RENO, Nev. (News 4 & FOX 11) — UPDATED as of 10:25 a.m. on Dec. 6:
Councilwoman Neoma Jardon announced Monday morning that an agenda item to discuss the possible sale of the old homeless shelter on Record St. was pulled from Wednesday's Reno city council agenda.
During a meeting of the Community Homeless Advisory Board, Jardon said the item will no longer be debated this week in response to 'conversations and concerns' aired over the weekend about the availability of existing shelter space.
The Reno city council this week could consider selling the old homeless shelter on Record St., a move that some advocates are expected to oppose as the region's existing homeless shelters reach capacity.
Council members on Wednesday will consider directing staff whether to sell the 'Community Assistance Center' on Record St., which has served Reno-Sparks' homeless population since opening in 2008.
The possible sale of the two downtown properties comes seven months after the $16.87 million CARES Campus shelter opened in the old Governor's Bowl Park on E. 4th St.
According to Washoe County's homelessness dashboard, just 12 beds were available at the CARES Campus as of Dec. 6. No tents were available at the nearby Safe Camp and just 8 beds were available at Our Place, the women's shelter.
Homeless advocates have pushed for city and county officials to use the Record St. shelter as an overflow facility. Washoe County took over responsibility for homeless services earlier in 2021.
"Women at CARES Campus are not safe and were not planned to be sheltered alongside the men," wrote advocate Natalie Handler on Facebook. "While we await the future phases of CARES Campus to be built out, there is no safe options for women and families have nowhere to go this winter!"
City staff said in documents posted before Wednesday's meeting that the city 'no longer has a public need for the facilities.' If the buildings were to be sold, staff would include a 'strong desire' for them to be used for workforce housing, according to the staff report. (Workforce housing was defined as both 80-120% of the area's median income and 60-120% of the area's median income in two different references in the staff report.)

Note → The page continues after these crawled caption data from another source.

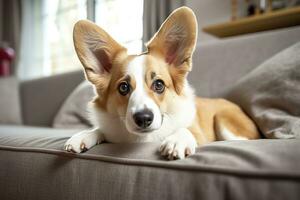 Beautiful, smart, calm purebred corgi dog lying on on sofa in living room. Generative AI photo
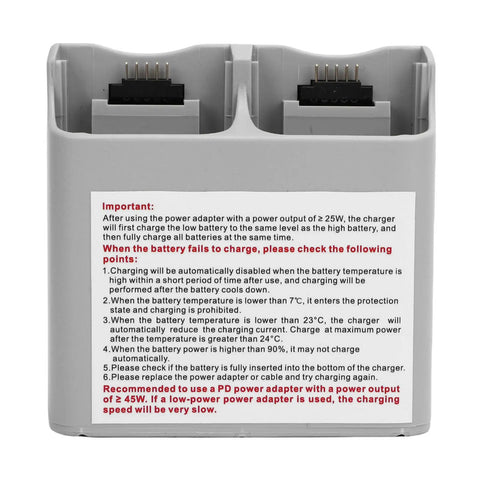 Back view of Compact Two Way Drone Battery Charger Hub With USB Power Source LED Indicator And Storage Mode showing ports and instructions.
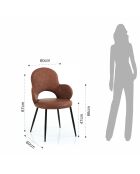 4 Chaises Elisabeth marron - 87x60x60 cm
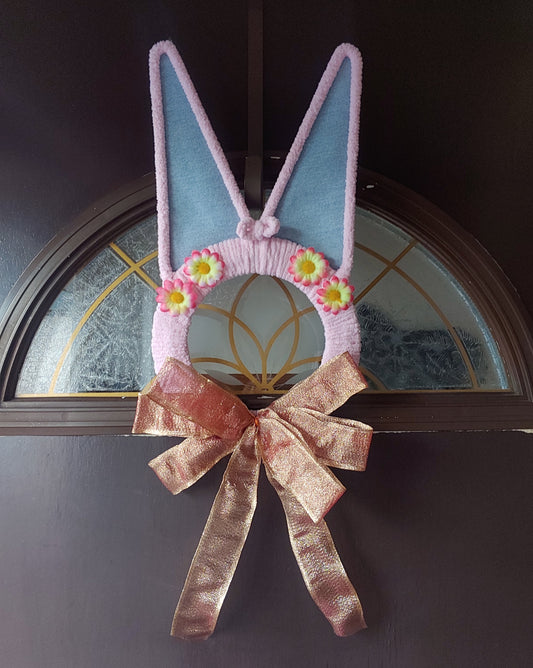 Blue Jean Bunny Wreath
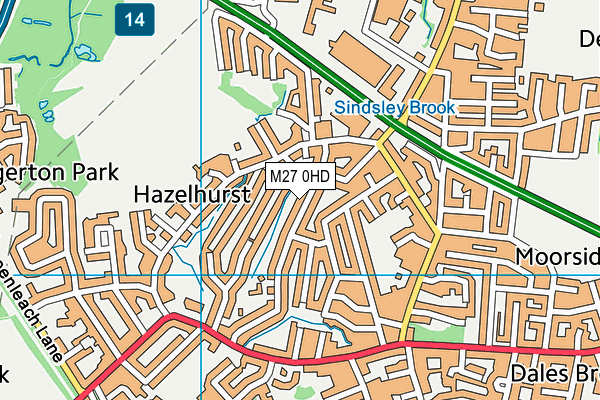 M27 0HD map - OS VectorMap District (Ordnance Survey)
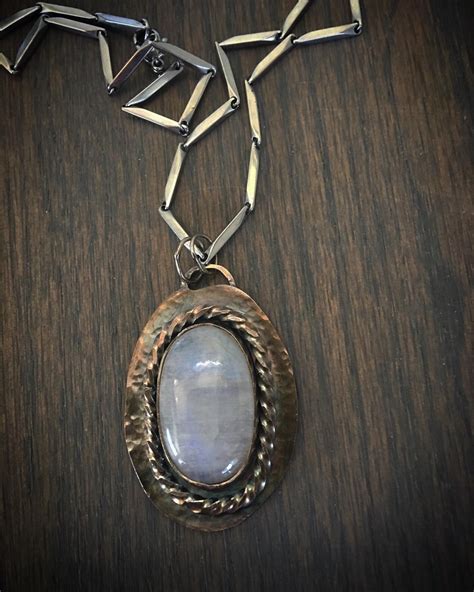 Sterling Silver And Moonstone Pendant Necklace Etsy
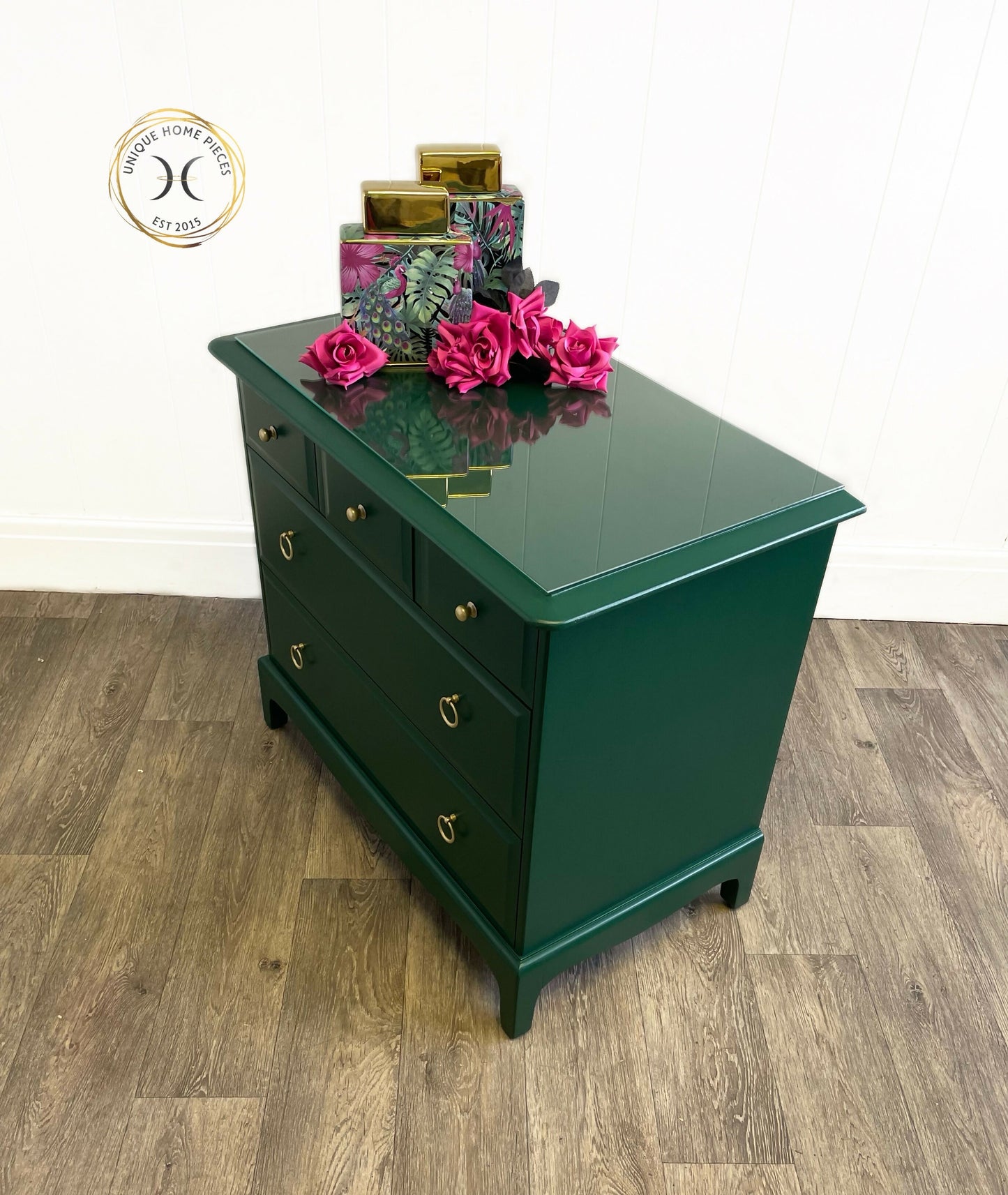 Stag Emerald Green 5 Drawer Vintage Bedroom Chest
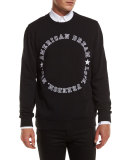 American Dream Varsity Text Sweatshirt, Black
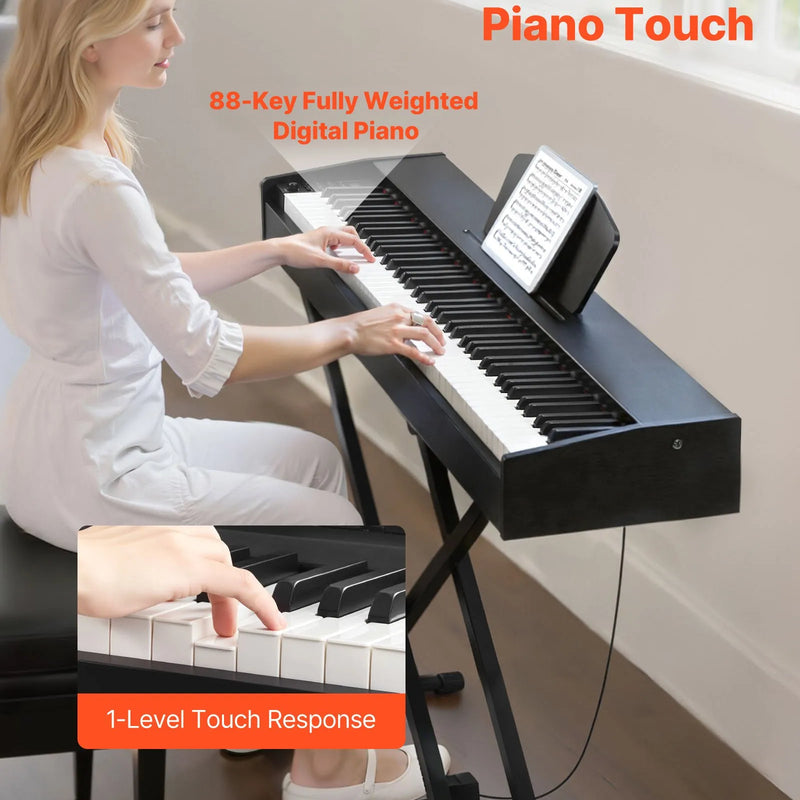 VEVOR digitālās klavieres ar 88 pilnsvara taustiņiem, dubulto klaviatūru un skaļruņiem, ar sustain pedāli un ieraksta funkciju, 238 toņi, bezvadu savienojums, bez statīva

But Mayor Hillary Schieve told News 4-Fox 11 on Monday that she would like to consider other options for the Record St. shelter, including as a temporary homeless facility or a 'large-scale affordable housing complex.' She said she was planning on bringing up alternatives during Wednesday's meeting to see if other council members might be supportive.
Staff are asking city council members for direction on whether to sell the shelter and if so, whether to do so by auction or by a 'request for interest' process, under which city officials would have more flexibility in deciding which developer to pick.
Staff wrote they were unaware of the property's value. The buildings were constructed for over $20 million in the mid-2000s.
Council members will debate what to do with the Record St. shelter during their regular meeting on Wednesday, Dec. 8. The meeting begins at 10 a.m. at Reno city hall and can be viewed on the city's YouTube page.